++++ Records
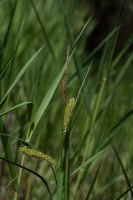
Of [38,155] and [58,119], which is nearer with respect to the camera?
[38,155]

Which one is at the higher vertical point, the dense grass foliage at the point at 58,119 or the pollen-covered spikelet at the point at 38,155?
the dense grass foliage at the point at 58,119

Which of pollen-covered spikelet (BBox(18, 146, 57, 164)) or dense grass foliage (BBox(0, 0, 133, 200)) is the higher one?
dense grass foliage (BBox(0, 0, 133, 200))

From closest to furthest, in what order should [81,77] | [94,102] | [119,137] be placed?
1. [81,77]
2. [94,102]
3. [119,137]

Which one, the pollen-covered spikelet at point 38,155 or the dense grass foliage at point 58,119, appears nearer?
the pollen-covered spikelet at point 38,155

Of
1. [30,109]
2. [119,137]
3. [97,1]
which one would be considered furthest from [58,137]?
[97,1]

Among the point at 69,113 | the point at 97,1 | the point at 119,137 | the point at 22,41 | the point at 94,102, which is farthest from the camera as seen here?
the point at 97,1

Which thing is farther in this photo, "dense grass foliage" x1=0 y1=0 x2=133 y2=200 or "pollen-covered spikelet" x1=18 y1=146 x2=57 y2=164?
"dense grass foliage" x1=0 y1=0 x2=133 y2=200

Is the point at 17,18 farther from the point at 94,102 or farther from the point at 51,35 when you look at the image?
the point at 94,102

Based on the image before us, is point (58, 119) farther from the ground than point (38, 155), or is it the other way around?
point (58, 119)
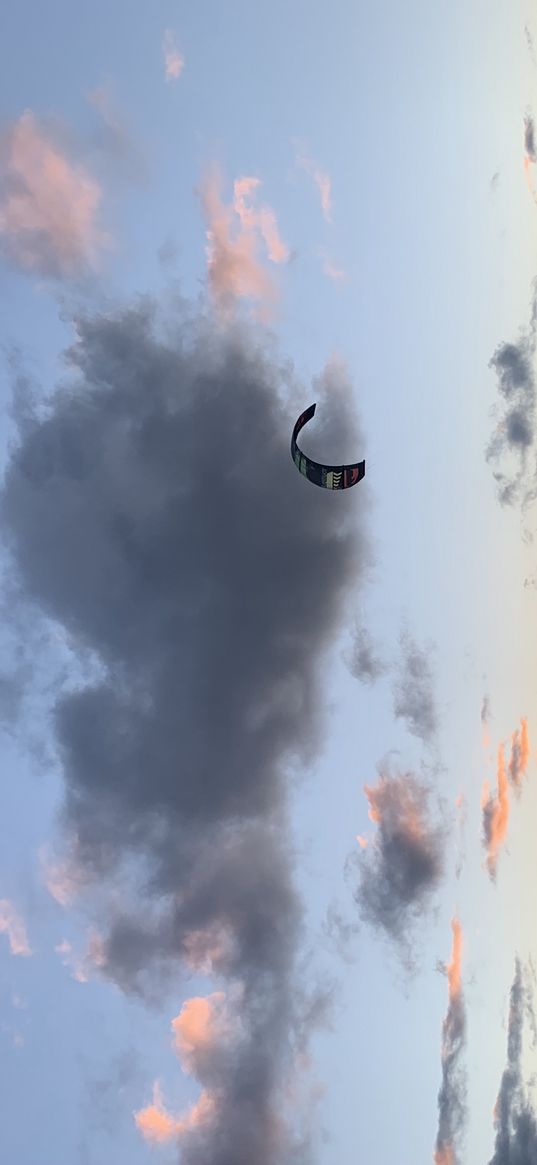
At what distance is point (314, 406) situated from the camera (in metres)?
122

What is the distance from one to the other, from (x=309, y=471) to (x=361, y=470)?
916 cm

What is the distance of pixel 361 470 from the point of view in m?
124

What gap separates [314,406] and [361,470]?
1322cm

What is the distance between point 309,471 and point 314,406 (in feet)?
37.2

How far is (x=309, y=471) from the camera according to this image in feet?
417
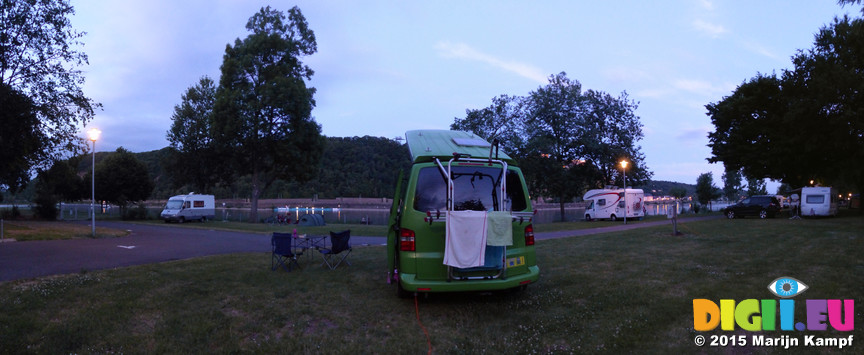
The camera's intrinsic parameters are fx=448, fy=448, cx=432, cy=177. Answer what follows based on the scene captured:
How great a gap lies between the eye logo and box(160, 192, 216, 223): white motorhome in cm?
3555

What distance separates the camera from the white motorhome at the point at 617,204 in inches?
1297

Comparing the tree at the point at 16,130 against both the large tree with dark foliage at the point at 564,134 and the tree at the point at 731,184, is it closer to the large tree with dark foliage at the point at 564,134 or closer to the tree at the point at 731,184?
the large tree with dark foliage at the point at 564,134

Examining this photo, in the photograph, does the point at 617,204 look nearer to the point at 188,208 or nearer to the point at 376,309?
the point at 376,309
++++++++
_Task prompt_
Copy the material above verbatim, starting at the line that contains "Which thing is" and continuing through the end of the material. Leave out the pictures.

_Expected answer_
Which thing is farther in this photo, "dense grass foliage" x1=0 y1=0 x2=133 y2=200 or "pollen-covered spikelet" x1=18 y1=146 x2=57 y2=164?
"dense grass foliage" x1=0 y1=0 x2=133 y2=200

Is the point at 17,18 farther from the point at 94,102 or farther from the point at 51,35 when you look at the image?
the point at 94,102

Based on the image before us, is point (58, 119) farther from the ground than point (38, 155), or is it the other way around?
point (58, 119)
At what distance is point (314, 406) situated from the camera (in metres)?
122

What is the distance from one to the other, from (x=309, y=471) to (x=361, y=470)?
916 cm

What is the distance of pixel 361 470 from the point of view in m?
124

What gap separates [314,406] and [361,470]?
1322cm

What is the distance between point 309,471 and point 314,406 (in feet)?
37.2

How far is (x=309, y=471) from the camera according to this image in feet?
417
The camera's intrinsic parameters are fx=448, fy=448, cx=432, cy=177. Answer what follows based on the scene captured:
How great a gap lies between the eye logo and box(160, 192, 216, 223): white motorhome in cm?
3555

What distance separates the camera from the white motorhome at the point at 617,204 in inches?
1297

Comparing the tree at the point at 16,130 against both the large tree with dark foliage at the point at 564,134 and the tree at the point at 731,184, is it closer to the large tree with dark foliage at the point at 564,134 or closer to the tree at the point at 731,184?
the large tree with dark foliage at the point at 564,134

Examining this photo, in the photograph, does the point at 617,204 look nearer to the point at 188,208 or nearer to the point at 376,309?
the point at 376,309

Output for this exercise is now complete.